La base del largo soporte de la antena del Hubble se enciende como una cerilla. Un fuerte fogonazo inunda la pantalla. La imagen vuelve. La antena ya no está.

—¡Poda completa!

En la sala de control solo hay ovaciones, manos que chocan, pulgares arriba y algún que otro abrazo. Al fin y al cabo, era la primera vez que se amputaba parte de un satélite usando explosivos.

Antes de lanzar la Planetship se mandó el comando al Hubble para replegar las antenas de comunicaciones de alta ganancia, pero al parecer estaban atascadas. Se decidió que la mejor manera de deshacerse de ellas era detonando unos pequeños explosivos militares cerca de la base. Noel Skum había dejado claro en las redes que era la NASA, y no CosmosZ, la que definió los parámetros de la misión. Así que no faltaba quien decía que su empresa podría haber cargado el Hubble en la bodega con las antenas desplegadas, y que todo era una excusa para hacer pruebas para el departamento de defensa.

La maniobra de atraque del Hubble prosiguió como se esperaba, y pronto se cerraron las puertas de la bodega, a la espera de volver a la Tierra el día siguiente.

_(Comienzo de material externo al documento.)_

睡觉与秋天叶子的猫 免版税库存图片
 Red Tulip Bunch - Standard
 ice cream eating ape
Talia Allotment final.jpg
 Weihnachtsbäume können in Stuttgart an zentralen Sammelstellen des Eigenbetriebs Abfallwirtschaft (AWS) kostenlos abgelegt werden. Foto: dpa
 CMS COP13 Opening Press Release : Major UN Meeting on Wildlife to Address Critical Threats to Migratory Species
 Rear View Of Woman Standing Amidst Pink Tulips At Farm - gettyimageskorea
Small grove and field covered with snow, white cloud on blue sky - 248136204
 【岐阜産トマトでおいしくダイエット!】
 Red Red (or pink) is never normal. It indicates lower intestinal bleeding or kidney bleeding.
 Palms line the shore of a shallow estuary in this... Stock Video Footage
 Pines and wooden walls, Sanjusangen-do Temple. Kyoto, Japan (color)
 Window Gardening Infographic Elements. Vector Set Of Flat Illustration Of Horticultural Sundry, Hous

El ambiente se relajó en la sala de control. Pero uno de los ingenieros de la sala no paraba de consultar sus pantallas, negando con la cabeza. Cogió el teléfono y llamó.

—Aquí centro de control de CosmosZ. No me llegan sus datos de radar. ¿Algún problema?
—No, ninguno. Pero no tenemos señal de la basura espacial producida en el rango orbital esperado.
—¿Puede comprobar si ha aparecido algo nuevo en órbitas más altas?
—Un momento.

Mientras esperaba respuesta, no paraba de pulsar el pequeño botón de su bolígrafo, sacando y ocultando la punta una y otra vez.

—Hay un candidato. Le mando los datos.

Se suponía que la explosión debería haber empujado a la antena hacia abajo para desintegrarse a los pocos días en la atmósfera terrestre. Pero tanto en perfil como en tamaño, los datos de radar que le acababan de mandar coincidían con los de la antena y los escombros de la explosión. Eran como los que habían simulado previamente, solo que estaban en una órbita más alta. La basura tardaría años en caer, pero no afectaría a la misión. El marrón lo tenían ahora los de relaciones públicas. Podría dormir con eso.

#

Blue Start, la empresa del multimillonario de la logística, tampoco se quedaba atrás. Tras la adquisición de Smallehigh Aerospace, se había convertido en pionera en infraestructuras orbitales, con varias estaciones inflables ya en órbita y otras tantas en proyecto. Su enorme estación insignia, la New Adam Smith, estaba sentando las bases para iniciar la quinta y última revolución industrial, la que llevaría las fábricas al espacio.

Con cuatro plantas diferenciadas y una tripulación de doce personas, el gigantesco cilindro de veinte metros de largo por quince de ancho tenía el tamaño de una nave industrial, nunca mejor dicho. Aún así, parecía quedarse pequeño por la cantidad de prototipos de celdas robóticas de ensamblaje, mesas de impresión 3D, hornos, centrifugadoras, tornos, máquinas de control numérico y robots soldadores, por mencionar algunos de los equipos que se probaban allí y que algún día poblarían las fábricas espaciales del futuro.

Por su tamaño, pero sobre todo por su peligrosidad, algunos experimentos quedaban fuera de la nave. Era el caso del centrifugador SHS. Gracias al preciso control de gravedad por aceleración centrífuga, estaba obteniendo resultados prometedores en la síntesis autopropagada a alta temperatura de carburos metálicos. Desde una de las ventanas del módulo de atraque de popa, el enorme centrifugador parecía un hisopo, uno de esos bastoncillos que tanto trabajo dan a los otorrinolaringólogos. Solo que daba vueltas, uno de los extremos tenía un color rojo incandescente, y un grueso cordón umbilical le unía desde su centro al módulo de atraque.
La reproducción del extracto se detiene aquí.